In 1983, an Australian patrol aircraft captured images of a BOR-4 reentering Earth’s atmosphere over the Indian Ocean. The photographs circulated globally, sparking interest in the U.S. Intelligence community. Analysts in Virginia studied the images intensely, reverse-engineering the shape and aerodynamic profile. The design became the foundation for NASA’s HL-20 lifting body concept, which later influenced Sierra Space’s Dream Chaser—directly linking a Soviet Cold War prototype to a modern commercial spaceplane.

From Concept to Cargo: The Dream Chaser Takes Flight

Today, Dream Chaser stands as a testament to persistence.
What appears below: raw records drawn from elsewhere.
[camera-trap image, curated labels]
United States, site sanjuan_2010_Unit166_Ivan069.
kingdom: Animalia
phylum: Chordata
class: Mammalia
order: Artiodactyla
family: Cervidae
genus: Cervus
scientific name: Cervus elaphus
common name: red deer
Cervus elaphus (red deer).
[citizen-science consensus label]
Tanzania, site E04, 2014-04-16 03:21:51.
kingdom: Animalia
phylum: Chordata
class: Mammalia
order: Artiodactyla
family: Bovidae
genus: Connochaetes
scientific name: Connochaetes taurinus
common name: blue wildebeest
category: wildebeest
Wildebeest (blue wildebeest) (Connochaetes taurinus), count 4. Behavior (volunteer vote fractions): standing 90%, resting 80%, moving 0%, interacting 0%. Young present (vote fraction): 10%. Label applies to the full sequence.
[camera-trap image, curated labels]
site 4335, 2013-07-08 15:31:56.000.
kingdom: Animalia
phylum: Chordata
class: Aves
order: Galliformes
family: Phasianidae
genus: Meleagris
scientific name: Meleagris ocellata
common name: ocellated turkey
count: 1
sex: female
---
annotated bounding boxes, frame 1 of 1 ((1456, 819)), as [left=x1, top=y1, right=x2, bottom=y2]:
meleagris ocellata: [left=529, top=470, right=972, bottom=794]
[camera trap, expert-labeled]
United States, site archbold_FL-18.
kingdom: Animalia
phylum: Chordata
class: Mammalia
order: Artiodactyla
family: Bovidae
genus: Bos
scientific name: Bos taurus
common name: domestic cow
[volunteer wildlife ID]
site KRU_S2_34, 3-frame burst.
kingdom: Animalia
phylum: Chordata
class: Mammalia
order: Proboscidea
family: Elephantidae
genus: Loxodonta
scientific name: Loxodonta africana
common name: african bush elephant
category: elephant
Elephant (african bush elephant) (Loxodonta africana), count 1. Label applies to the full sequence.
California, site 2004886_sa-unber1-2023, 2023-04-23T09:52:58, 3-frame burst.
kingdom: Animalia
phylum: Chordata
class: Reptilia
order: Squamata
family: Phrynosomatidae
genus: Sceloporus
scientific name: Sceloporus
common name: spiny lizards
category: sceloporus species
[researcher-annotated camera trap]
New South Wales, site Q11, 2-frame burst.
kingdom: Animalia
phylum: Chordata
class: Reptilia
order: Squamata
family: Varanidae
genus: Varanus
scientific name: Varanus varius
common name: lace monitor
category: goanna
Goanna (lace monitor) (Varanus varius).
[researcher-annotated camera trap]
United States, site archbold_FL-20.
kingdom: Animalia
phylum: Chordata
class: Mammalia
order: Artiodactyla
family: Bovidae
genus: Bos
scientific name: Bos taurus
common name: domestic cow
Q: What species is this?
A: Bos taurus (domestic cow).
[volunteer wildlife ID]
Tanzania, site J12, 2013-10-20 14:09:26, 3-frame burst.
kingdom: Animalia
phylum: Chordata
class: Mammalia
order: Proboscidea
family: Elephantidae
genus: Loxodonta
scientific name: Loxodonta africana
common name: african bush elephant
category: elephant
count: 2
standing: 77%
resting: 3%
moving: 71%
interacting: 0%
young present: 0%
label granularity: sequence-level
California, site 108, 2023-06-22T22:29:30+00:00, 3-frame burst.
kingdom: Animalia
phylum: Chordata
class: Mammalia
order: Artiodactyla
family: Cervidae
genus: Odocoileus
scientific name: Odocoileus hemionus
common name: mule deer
Originally developed as a crewed vehicle, it was later adapted for uncrewed cargo missions under NASA’s Commercial Resupply Services contracts. Its lifting-body shape and foldable wings echo the Spiral design, refined for 21st-century materials and automation.

Sierra Space has conducted multiple drop tests and is preparing for its first orbital flight, targeting resupply missions to the ISS. The vehicle is designed for at least 15 missions, with rapid turnaround and runway landings in the style of its Soviet predecessor.

As private spaceflight reshapes the industry, the Dream Chaser represents more than technological progress—it embodies a Cold War era’s unfulfilled dream, resurrected through persistence, reverse-engineering, and a single roll of film captured by chance. The line from a 1965 sketch to 21st-century orbit may be long and unexpected, but it proves that great ideas rarely stay buried for long.